Meine Tochter war mir sehr verbunden, sie suchte immer meinen Kontakt, auch wenn es für sie ein wenig abstrakt war. Ganz am Anfang waren die körperlichen Verbindungen dennoch heftig: Sie wusste nicht, wie man zärtlich sein sollte. Es gab eine ganze Zeit, in der sie mich immer wieder aufforderte, sie zu schlagen. Seine beharrlichen Bitten, die ich fürchtete, bereiteten mir Unbehagen. Es war das einzige, was sie beruhigen konnte, denn es war die einzige Art der Kommunikation, die sie in Russland gekannt hatte. Leider haben sich Machtkämpfe etabliert. Ich musste standhaft sein, wenn ich nicht wollte. Wenn Sie ein Kind adoptieren, das eine Haftung hat, müssen Sie sich mit dieser Vergangenheit auseinandersetzen. Ich war guten Willens, ich wollte sie in ihrem neuen Leben mit Liebe, Verständnis und Güte begleiten, aber Nastia schleppte ihre Albträume, ihre Geister und diese Gewalt, deren Kind sie war, mit sich. Es dauerte zwei Jahre, bis sich unsere Beziehungen beruhigten und unsere Liebe zueinander endlich zum Ausdruck kam.
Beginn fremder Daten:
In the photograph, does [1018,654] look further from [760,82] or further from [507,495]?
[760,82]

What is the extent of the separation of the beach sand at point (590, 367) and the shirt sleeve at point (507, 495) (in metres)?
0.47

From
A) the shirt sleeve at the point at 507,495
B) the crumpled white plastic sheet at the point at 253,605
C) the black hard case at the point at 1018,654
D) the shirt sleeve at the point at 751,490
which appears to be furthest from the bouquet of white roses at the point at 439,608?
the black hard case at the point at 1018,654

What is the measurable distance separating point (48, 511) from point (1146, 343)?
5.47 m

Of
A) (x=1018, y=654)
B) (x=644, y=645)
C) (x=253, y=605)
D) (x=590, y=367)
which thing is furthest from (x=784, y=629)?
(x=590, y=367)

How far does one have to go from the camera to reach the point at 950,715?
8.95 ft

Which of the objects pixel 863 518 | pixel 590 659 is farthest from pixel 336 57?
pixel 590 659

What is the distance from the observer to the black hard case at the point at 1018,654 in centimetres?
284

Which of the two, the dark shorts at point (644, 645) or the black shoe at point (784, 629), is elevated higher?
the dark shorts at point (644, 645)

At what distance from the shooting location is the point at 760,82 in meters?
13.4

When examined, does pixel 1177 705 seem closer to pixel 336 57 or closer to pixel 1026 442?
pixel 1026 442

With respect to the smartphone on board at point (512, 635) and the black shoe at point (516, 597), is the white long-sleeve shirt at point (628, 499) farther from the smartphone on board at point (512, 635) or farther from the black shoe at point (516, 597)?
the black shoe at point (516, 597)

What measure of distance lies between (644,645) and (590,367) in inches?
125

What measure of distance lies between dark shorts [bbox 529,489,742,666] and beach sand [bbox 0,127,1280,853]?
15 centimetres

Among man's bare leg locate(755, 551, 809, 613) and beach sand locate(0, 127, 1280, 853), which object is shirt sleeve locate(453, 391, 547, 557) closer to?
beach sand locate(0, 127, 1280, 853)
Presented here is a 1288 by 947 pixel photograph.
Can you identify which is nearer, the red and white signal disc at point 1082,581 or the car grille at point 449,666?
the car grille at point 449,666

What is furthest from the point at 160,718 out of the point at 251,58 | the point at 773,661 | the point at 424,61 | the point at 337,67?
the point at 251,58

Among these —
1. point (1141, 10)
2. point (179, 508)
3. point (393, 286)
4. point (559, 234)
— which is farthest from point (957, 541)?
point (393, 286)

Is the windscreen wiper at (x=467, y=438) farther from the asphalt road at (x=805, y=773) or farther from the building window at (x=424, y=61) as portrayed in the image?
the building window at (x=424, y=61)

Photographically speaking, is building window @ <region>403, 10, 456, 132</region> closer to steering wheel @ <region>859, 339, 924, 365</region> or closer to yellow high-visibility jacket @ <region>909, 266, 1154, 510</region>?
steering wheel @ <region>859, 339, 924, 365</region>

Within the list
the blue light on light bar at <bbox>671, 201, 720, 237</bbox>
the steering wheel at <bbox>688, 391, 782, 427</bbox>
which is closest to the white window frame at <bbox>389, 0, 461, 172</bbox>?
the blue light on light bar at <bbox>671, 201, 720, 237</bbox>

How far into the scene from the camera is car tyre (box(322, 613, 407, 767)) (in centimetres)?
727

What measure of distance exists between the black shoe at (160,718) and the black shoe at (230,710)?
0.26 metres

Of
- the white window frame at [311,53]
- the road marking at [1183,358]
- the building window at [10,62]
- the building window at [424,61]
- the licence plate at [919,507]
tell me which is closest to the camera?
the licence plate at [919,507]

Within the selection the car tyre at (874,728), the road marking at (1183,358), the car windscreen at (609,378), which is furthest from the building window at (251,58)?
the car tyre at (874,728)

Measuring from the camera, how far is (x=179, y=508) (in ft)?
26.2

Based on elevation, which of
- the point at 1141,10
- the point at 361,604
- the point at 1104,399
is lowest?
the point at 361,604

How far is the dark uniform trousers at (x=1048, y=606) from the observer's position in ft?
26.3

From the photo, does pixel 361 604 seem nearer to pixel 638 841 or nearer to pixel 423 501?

Ich habe es auf mich genommen, um nicht den Halt zu verlieren

Als meine Tochter begann, ihre Traumata in Worte zu fassen, um sich von dieser Angst zu befreien, die sie plagte, war das, was sie mir offenbarte, unvorstellbar. Ihre leibliche Mutter, eine Kriminelle, hatte sie für immer besudelt, indem sie einen Mann vor ihren Augen erstochen und ihn für diese Tat verantwortlich machte. Sie hatte kein Mitleid mit sich selbst, im Gegenteil, ohne sichtbare Emotionen wollte sie sich von dieser schrecklichen Vergangenheit befreien. Ich war krank von seinen Enthüllungen. In diesen Momenten braucht man Empathie und Vorstellungskraft, um Lösungen zu finden. Ohne Tabus oder Vorurteile tat ich mein Bestes, um seine Dämonen auszutreiben. Ich habe eine ganze natur- und tiernahe Erziehungsstrategie entwickelt, damit sie ein bisschen Kindheit und Unschuld findet. Es gab definitive Siege und andere flüchtige. Aber die Vergangenheit stirbt nie. “

* „Willst du eine neue Mutter? – Mutter-Tochter, Geschichte einer Adoption “, Editions La Boîte à Pandore.